Putting sugar in your coffee is a history, so when you cook favorite black drink, put a little salt in it and wait for the magic to happen!
You slept less than four hours last week, and before you is a great day at work? Thank goodness for the bitter coffee. No one ever said that. Sipping bitter coffee for most of the people is a big disappointment, but the day must continue even with that taste. Fortunately, you can fix the taste of your coffee with a little bit of salt!

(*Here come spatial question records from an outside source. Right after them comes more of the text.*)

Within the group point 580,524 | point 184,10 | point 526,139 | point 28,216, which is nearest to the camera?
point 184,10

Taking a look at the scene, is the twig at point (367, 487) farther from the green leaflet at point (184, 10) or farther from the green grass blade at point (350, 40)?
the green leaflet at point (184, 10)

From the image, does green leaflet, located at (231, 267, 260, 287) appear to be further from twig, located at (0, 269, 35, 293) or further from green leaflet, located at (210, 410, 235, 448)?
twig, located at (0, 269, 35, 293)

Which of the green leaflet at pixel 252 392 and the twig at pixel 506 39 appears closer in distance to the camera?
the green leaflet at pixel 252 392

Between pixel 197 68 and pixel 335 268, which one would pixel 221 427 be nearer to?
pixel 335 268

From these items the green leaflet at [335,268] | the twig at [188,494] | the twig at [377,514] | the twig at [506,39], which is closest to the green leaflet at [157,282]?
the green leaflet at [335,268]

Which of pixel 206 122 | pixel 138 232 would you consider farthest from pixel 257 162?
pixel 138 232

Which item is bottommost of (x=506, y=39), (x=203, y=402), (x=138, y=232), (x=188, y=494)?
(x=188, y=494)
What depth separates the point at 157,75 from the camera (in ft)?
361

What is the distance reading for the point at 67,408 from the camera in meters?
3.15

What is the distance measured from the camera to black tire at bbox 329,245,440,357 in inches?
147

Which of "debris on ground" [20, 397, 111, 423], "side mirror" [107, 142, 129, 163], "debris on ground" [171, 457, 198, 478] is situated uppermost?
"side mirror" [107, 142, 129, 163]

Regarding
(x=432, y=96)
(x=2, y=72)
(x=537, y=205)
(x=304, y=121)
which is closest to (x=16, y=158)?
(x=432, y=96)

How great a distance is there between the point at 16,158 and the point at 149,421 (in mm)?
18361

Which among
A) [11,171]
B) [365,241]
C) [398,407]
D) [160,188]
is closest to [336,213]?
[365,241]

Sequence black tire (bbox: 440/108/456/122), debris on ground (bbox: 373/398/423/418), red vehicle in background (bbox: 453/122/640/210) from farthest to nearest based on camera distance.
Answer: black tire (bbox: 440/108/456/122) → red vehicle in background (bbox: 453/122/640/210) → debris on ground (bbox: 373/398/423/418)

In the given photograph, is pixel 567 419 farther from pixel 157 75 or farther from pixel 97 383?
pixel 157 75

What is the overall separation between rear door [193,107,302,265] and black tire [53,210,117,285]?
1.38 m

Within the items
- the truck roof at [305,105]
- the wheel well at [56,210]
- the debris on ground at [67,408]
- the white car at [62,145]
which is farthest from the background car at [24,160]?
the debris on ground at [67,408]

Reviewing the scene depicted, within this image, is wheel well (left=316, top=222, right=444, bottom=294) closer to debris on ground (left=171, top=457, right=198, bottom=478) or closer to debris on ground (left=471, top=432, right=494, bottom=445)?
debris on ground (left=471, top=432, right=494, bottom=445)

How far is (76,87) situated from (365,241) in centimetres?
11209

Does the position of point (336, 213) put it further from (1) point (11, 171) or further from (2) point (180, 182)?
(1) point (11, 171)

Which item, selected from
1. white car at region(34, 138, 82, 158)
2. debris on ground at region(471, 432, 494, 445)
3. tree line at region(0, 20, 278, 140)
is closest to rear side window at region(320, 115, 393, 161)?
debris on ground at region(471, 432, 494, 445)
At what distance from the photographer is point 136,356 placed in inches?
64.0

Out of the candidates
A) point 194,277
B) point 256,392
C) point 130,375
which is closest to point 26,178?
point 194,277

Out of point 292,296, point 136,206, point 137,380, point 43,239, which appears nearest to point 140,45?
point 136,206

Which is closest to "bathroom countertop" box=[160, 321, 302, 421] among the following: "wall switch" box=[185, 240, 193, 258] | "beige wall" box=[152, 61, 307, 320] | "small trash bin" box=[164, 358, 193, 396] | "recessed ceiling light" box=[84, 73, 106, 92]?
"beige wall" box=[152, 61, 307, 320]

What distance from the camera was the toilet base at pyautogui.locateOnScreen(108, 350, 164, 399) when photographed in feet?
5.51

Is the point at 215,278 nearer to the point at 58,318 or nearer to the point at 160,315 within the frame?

The thinking behind salting coffee is that salt acts as a bitterness reducer, somehow either blocking or tricking our brain and tongue into receiving all of that bitter taste. Now, for some, the dimension of bitterness—such as in grapefruit, bitter melon, radicchio, cocoa, etc.—is an appealing part of flavor. But in other instances, such as our body identifying toxicity in foods, or more to the point, in professional coffee grading, it can symbolize less desirable characteristics.
Flavors categorized by the Specialty Coffee Association as under the “bitterness” rubric can refer to defects, like “caustic”, “phenolic”, “creosol” and “alkaline”. Those don’t probably sound like something you’d like in your morning cup, whether they’re from defect or not.
Not all bitterness in coffee is the fault of defect, or the fault of brew, or even a fault at all. But that doesn’t stop many of us from tempering its effects with sugar, milk, or even…salt.
The salt unusually binds to the taste of the buds that detect bitterness and stops them from doing their job. Science, pure science.
There are as many ways to drink coffee (and reasons to drink it) as there are coffee drinkers.